Une extension au bâtiment de maintien en conditions opérationnelles des machines radiographiques a par ailleurs été construite pour tenir compte des moyens spécifiques aux différents axes.

À ce jour, l’axe radiographique n° 2 est en phase de mise en service : les premiers rayons X ont été créés en novembre 2024. L’axe radiographique n° 3 a été mis en service en novembre 2022. La première expérience permettant d’obtenir deux images a été conduite en décembre 2023 (axe 1 et axe 3), et la première expérience à pleine capacité (trois axes) est attendue pour décembre 2025. La figure 2 montre, dans une représentation 3D, la disposition du hall d’expérience lors de la réalisation d’une expérience.

L’enjeu est d’obtenir, avec les trois axes, le rythme expérimental constaté avec un seul axe. Cela impliquera d’optimiser la conception et l’ordonnancement des expériences ainsi que les opérations de préparation des trois axes. Pour cela, il est nécessaire d’étendre les plages de fonctionnement afin de minimiser l’impact des activités de maintien en conditions opérationnelles pendant la durée d’exploitation nominale des machines radiographiques. Le travail est donc réparti entre deux équipes, une première en heures ouvrées et une deuxième en heures non ouvrées, pour couvrir une amplitude horaire de 8 h 00 à minuit.

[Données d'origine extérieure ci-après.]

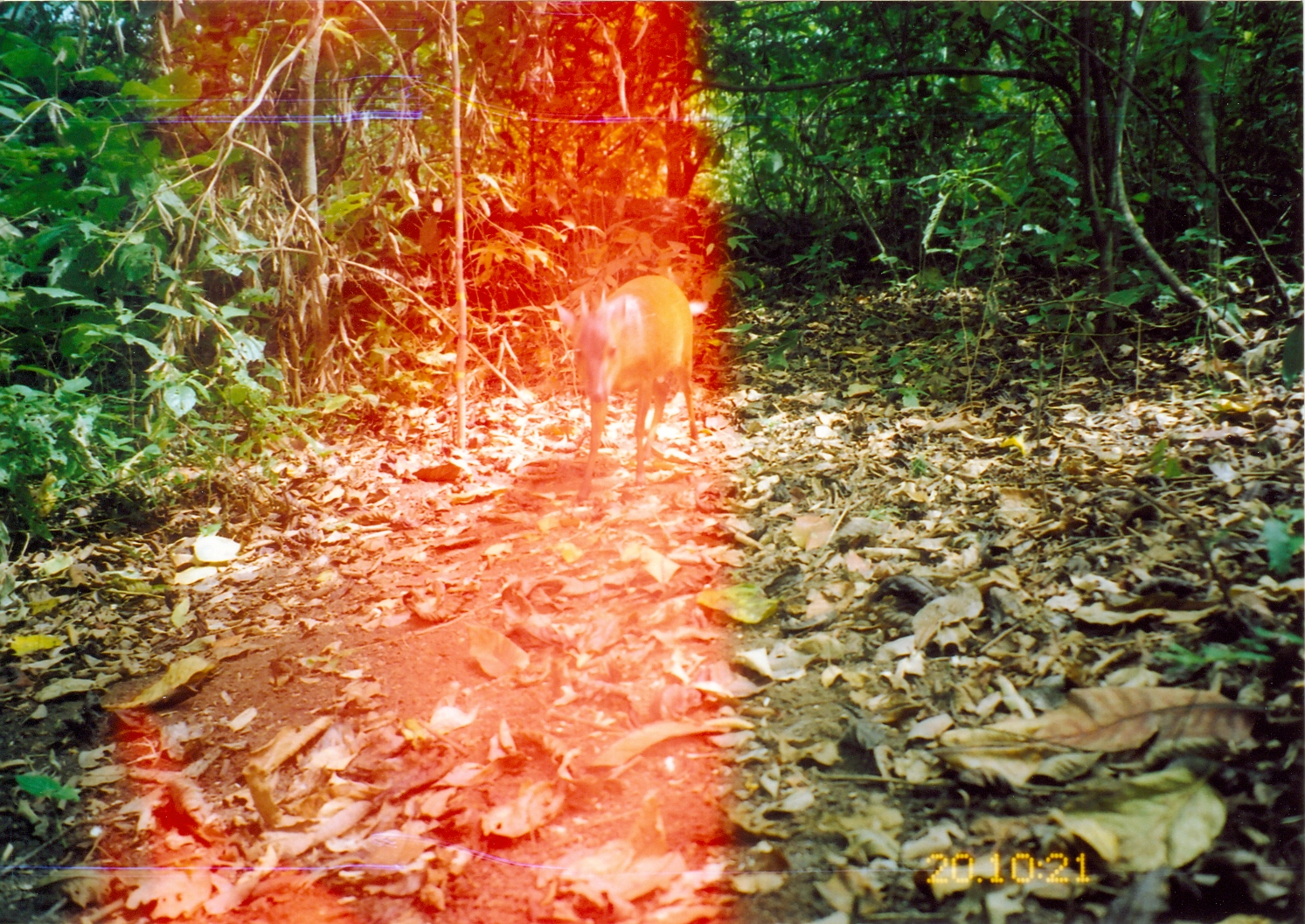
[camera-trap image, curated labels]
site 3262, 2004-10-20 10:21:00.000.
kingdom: Animalia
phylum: Chordata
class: Mammalia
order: Artiodactyla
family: Bovidae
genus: Cephalophus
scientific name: Cephalophus harveyi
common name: harvey's duiker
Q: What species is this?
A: Cephalophus harveyi (harvey's duiker).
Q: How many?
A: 1.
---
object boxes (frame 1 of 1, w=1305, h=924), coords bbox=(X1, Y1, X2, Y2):
cephalophus harveyi: bbox=(554, 277, 700, 503)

L’organisation de l’unité Epure

L’unité Epure a été créée pour exploiter l’installation et pour réaliser les essais de chaque nation. Depuis 2014, l’installation dispose d’une organisation entièrement binationale. Toutes les fonctions transverses partageables sont gérées par des équipes mixtes franco-britanniques. Il s’agit en particulier des activités associées à l’exploitation des machines radiographiques et au suivi des actions de maintenance de l’ensemble des moyens communs d’infrastructure globale ou plus spécifiques (ventilation, courants forts et faibles, équipements de manutention-levage, machines radiographiques).

Les parties administratives concernant la planification, le secrétariat (sur réseau partagé dédié) ainsi que la réalisation de la radioprotection sont également assurées par des personnels français et britanniques.

En complément, une équipe dédiée par nation assure les activités non partageables. Cela concerne essentiellement les fonctions de préparation des objets expérimentaux, de conduite des expériences et d’acquisition-enregistrement des données sensibles qui en sont issues.

Les principes d’exploitation de l’installation

Le bâtiment doit permettre d’exploiter des matières pyrotechniques, des matières nucléaires et des informations classifiées (secrètes ou très secrètes), françaises ou britanniques.

Pour les matières pyrotechniques, une enceinte pyrotechnique est définie. C’est une première source de contraintes d’exploitation, dans un cadre réglementaire qui impose son propre référentiel (six dossiers d’étude de sécurité du travail pyrotechnique ayant reçu l’avis favorable de l’inspecteur des poudres et explosifs, puis approuvés par le directeur du CEA - DAM, ainsi qu’un dossier de transport pyrotechnique).

Pour la gestion des matières nucléaires, il s’agit également d’une installation individuelle, au sein de laquelle se trouve une zone délimitée au sens radiologique. Cela implique d’autres règles d’exploitation, c’est un second cadre réglementaire qui impose son propre référentiel (trois rapports provisoires de sûreté validés par l’Autorité de sûreté nucléaire de défense ainsi que des règles générales d’exploitation).

Concernant les informations classifiées de chaque pays, l’installation doit abriter des locaux spécifiques à chaque nation pour les informations non partageables (locaux d’assemblage des expériences, zones d’acquisition des informations sensibles issues des expériences ou encore certains bureaux).

J. Beaubernard CEA - DAM, centre de Valduc

figure 1

Vue aérienne de l’installation Epure.

figure 2

Représentation 3D du hall d’expérience avec identification de l’extrémité des trois sources de rayons X, les détecteurs associés et le dispositif de confinement.